Wednesday, 6 May 2009

2 Days of Bedford Women's Stage Race Report

(Click on the photo to see the slide show)

This past weekend I did my first ever stage race. My Surrey League team with 6 members made our way to Bedford on Sunday morning, staying over Sunday night and racing again Monday: a total of 4 races over 2 days. The British Cycling preview for the race listed some strong riders, but in the end the Belgian team pulled out, leaving the best teams to be Squadra Donne, MaxGear RT and Altura Patterson.

Day 1

We started out in the morning with a 9.7km team time trial which was cool. Our team of 6 was quickly whittled to 5 early on, but the rest of us pulled together quite well for a solid through-and-off (considering we've never raced together!) I felt quite strong and did a huge pull at the front in the final km . Our end time was 15:50, which was 1:17 behind the lead team. Looking back, I think we could have gone a bit harder, but seeing as some of us had just met for the first time and we were on a mix of TT and roadbikes in windy conditions, I think we did well just to put in a solid performance and finish together. We ranked 9th out of 14 teams.

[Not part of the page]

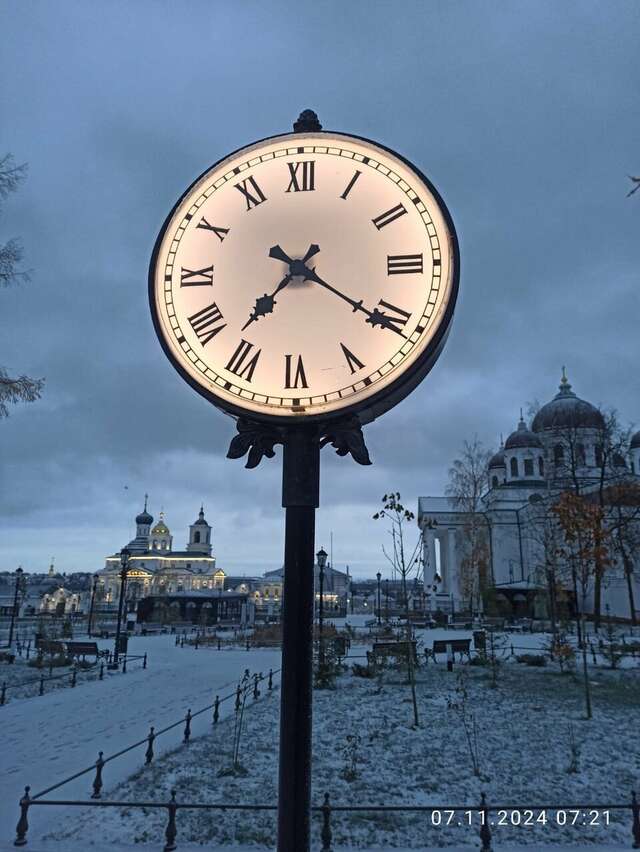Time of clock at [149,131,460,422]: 7:20
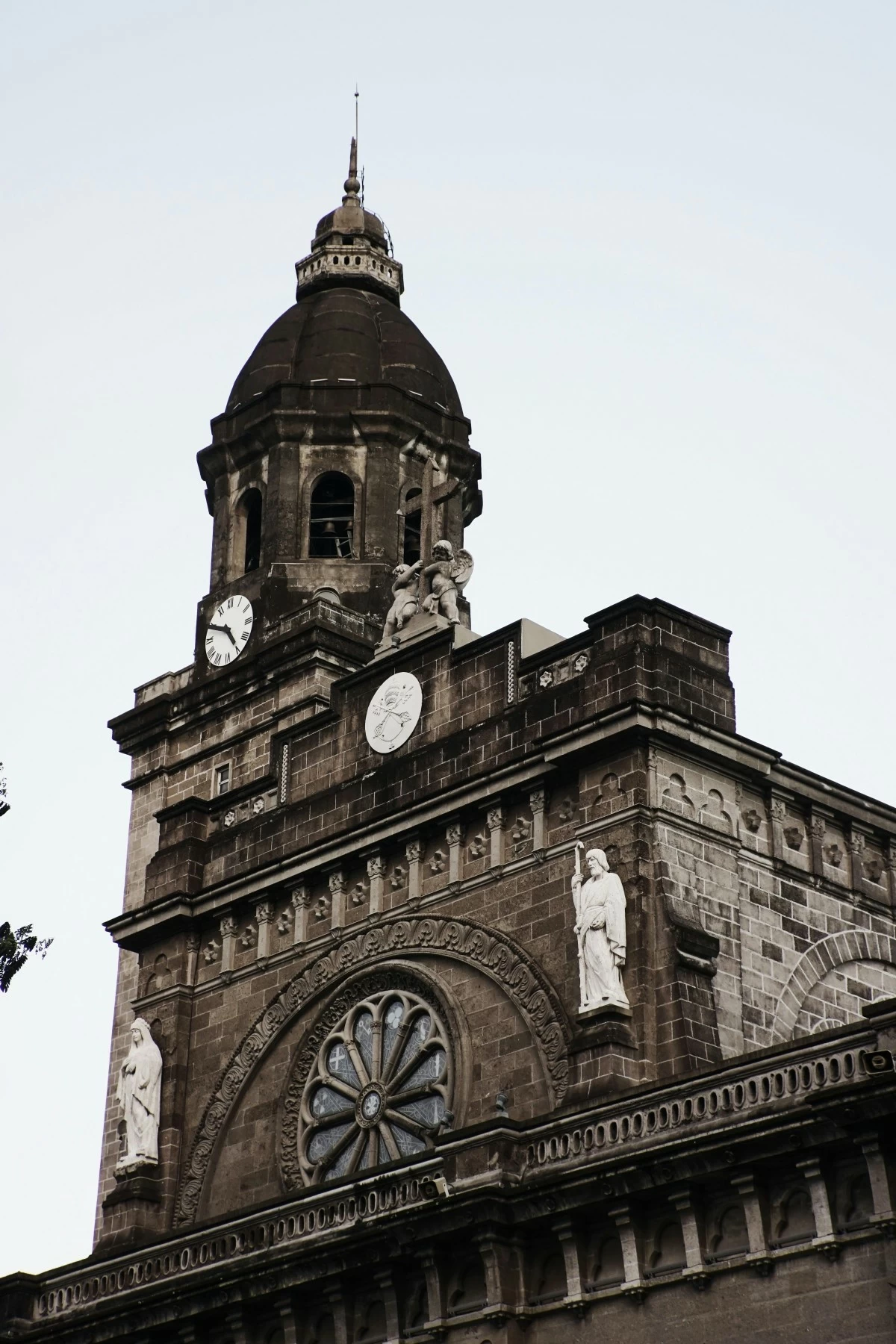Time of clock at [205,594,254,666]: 4:49
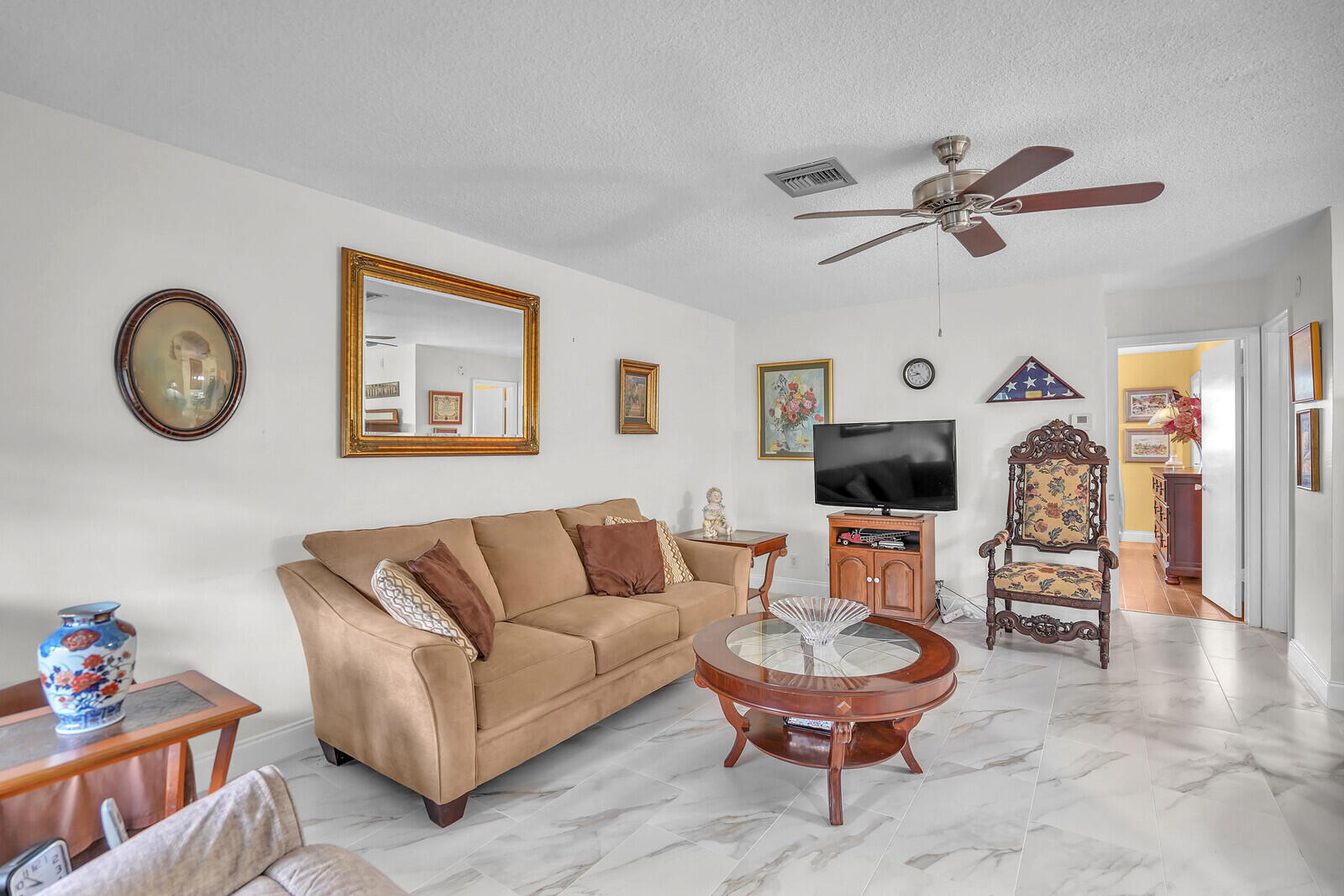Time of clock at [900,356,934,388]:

In the afternoon was a 80km (5 laps of 16km) road race, complete with hill points and sprint points. I made the crucial mistake of not eating enough between -- thinking that I hadn't done that much in the morning to warrant eating tons -- and by the end of the first lap I was already starting to feel the elastic being stretched. Just had no kick in my legs and my stomach was complaining about lack of food. The sprint for the prime points on the second lap stretched out the field considerably, and I was lucky to hang on. A crash happened soon after that which left about 30 in the front bunch, myself included.

Between the hills prime (on the finish line of laps 2 and 3) and the crosswind/downhill section immediately following, and the sprint prime right after that, things were really strung out and I was finally shelled off the back with a few others. Five of us managed to work together pretty well, however, and we got the bunch back with a few km to go before the bell lap. I must say my heart sank a little bit when we caught the bunch because I knew by then I would just have to endure another confidence-busting shelling out the back when the hills/downhill/sprint sequence came around again.

And so it did, and so I was. I spent the first 10km of the last lap by myself, working as hard as I could but gradually bonking, running out of water, and dying a slow death. Cramping up as well. Basically it all went wrong. Finally I was caught by a group of three including one of the crash survivors and we worked together til the finish. I ended up 32nd, four minutes back from the bunch. Not too badly considering how awful I felt, but disappointing.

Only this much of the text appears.